## What the task requires
Format every line of the entries below as a JSON list of strings, one string per line, skipping blank lines. Leave the pictures out.

## Data lines
----
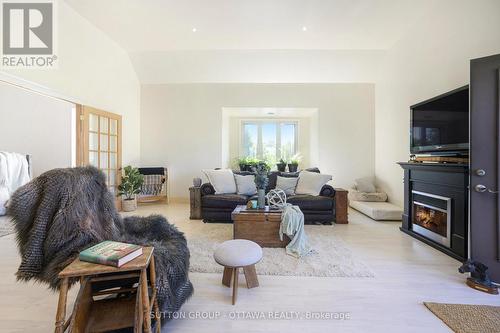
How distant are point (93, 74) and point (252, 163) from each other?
364cm

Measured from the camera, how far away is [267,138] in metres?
6.44

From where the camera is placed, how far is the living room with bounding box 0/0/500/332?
1463 millimetres

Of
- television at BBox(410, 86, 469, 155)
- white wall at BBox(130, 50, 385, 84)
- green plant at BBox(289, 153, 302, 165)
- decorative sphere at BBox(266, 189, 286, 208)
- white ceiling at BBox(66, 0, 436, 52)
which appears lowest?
decorative sphere at BBox(266, 189, 286, 208)

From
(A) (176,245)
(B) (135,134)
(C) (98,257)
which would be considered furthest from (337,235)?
(B) (135,134)

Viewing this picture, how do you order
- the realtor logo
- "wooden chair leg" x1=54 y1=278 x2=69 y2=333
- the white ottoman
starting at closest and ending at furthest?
"wooden chair leg" x1=54 y1=278 x2=69 y2=333 → the white ottoman → the realtor logo

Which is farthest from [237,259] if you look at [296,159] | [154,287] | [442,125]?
[296,159]

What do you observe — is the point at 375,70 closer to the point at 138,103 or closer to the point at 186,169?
the point at 186,169

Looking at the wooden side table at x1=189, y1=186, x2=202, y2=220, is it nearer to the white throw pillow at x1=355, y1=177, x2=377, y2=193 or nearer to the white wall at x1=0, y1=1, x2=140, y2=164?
the white wall at x1=0, y1=1, x2=140, y2=164

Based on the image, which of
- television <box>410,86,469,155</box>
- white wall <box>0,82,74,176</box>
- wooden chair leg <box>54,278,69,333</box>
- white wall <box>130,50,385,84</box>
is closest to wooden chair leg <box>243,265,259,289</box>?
wooden chair leg <box>54,278,69,333</box>

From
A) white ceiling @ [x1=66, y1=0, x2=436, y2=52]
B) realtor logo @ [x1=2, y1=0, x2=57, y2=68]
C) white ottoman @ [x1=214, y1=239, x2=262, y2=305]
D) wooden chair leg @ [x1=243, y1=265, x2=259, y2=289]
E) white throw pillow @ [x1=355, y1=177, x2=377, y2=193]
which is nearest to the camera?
white ottoman @ [x1=214, y1=239, x2=262, y2=305]

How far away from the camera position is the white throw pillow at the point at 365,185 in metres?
4.89

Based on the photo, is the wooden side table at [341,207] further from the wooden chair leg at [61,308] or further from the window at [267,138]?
the wooden chair leg at [61,308]

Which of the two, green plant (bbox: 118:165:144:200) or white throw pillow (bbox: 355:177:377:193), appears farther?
white throw pillow (bbox: 355:177:377:193)

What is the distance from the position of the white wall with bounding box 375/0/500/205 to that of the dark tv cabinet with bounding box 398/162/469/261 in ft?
3.47
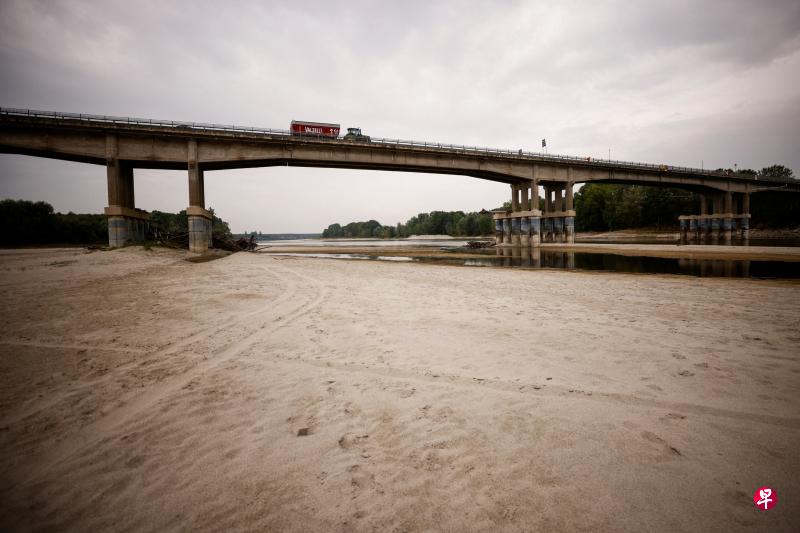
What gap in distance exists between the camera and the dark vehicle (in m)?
39.4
----
## Complete answer
[
  "How distant are point (93, 74) and point (252, 163) from each other?",
  "364cm",
  "Measured from the camera, how far away is [267,138] in metres?",
  "6.44",
  "From where the camera is placed, how far is the living room with bounding box 0/0/500/332?",
  "1463 millimetres",
  "Of",
  "- television at BBox(410, 86, 469, 155)",
  "- white wall at BBox(130, 50, 385, 84)",
  "- green plant at BBox(289, 153, 302, 165)",
  "- decorative sphere at BBox(266, 189, 286, 208)",
  "- white ceiling at BBox(66, 0, 436, 52)",
  "which appears lowest?",
  "decorative sphere at BBox(266, 189, 286, 208)",
  "From",
  "(A) (176,245)",
  "(B) (135,134)",
  "(C) (98,257)",
  "which would be considered furthest from (337,235)?",
  "(B) (135,134)",
  "Viewing this picture, how do you order",
  "- the realtor logo",
  "- \"wooden chair leg\" x1=54 y1=278 x2=69 y2=333",
  "- the white ottoman",
  "starting at closest and ending at furthest?",
  "\"wooden chair leg\" x1=54 y1=278 x2=69 y2=333 → the white ottoman → the realtor logo",
  "Which is farthest from [237,259] if you look at [296,159] | [154,287] | [442,125]?",
  "[296,159]",
  "What do you observe — is the point at 375,70 closer to the point at 138,103 or closer to the point at 186,169?",
  "the point at 186,169",
  "Looking at the wooden side table at x1=189, y1=186, x2=202, y2=220, is it nearer to the white throw pillow at x1=355, y1=177, x2=377, y2=193 or nearer to the white wall at x1=0, y1=1, x2=140, y2=164?",
  "the white wall at x1=0, y1=1, x2=140, y2=164",
  "Based on the image, which of",
  "- television <box>410,86,469,155</box>",
  "- white wall <box>0,82,74,176</box>",
  "- wooden chair leg <box>54,278,69,333</box>",
  "- white wall <box>130,50,385,84</box>",
  "is closest to wooden chair leg <box>243,265,259,289</box>?",
  "wooden chair leg <box>54,278,69,333</box>",
  "From",
  "A) white ceiling @ [x1=66, y1=0, x2=436, y2=52]",
  "B) realtor logo @ [x1=2, y1=0, x2=57, y2=68]",
  "C) white ottoman @ [x1=214, y1=239, x2=262, y2=305]",
  "D) wooden chair leg @ [x1=243, y1=265, x2=259, y2=289]",
  "E) white throw pillow @ [x1=355, y1=177, x2=377, y2=193]",
  "which is nearest to the camera?",
  "white ottoman @ [x1=214, y1=239, x2=262, y2=305]",
  "How far away from the camera position is the white throw pillow at the point at 365,185 in metres?",
  "4.89",
  "Based on the photo, is the wooden side table at [341,207] further from the wooden chair leg at [61,308] or further from the window at [267,138]?",
  "the wooden chair leg at [61,308]",
  "Which of the two, green plant (bbox: 118:165:144:200) or white throw pillow (bbox: 355:177:377:193), appears farther?",
  "white throw pillow (bbox: 355:177:377:193)",
  "What is the distance from the position of the white wall with bounding box 375/0/500/205 to that of the dark tv cabinet with bounding box 398/162/469/261 in ft?",
  "3.47",
  "What gap in distance exists between the camera and the dark vehicle (in m)?",
  "39.4"
]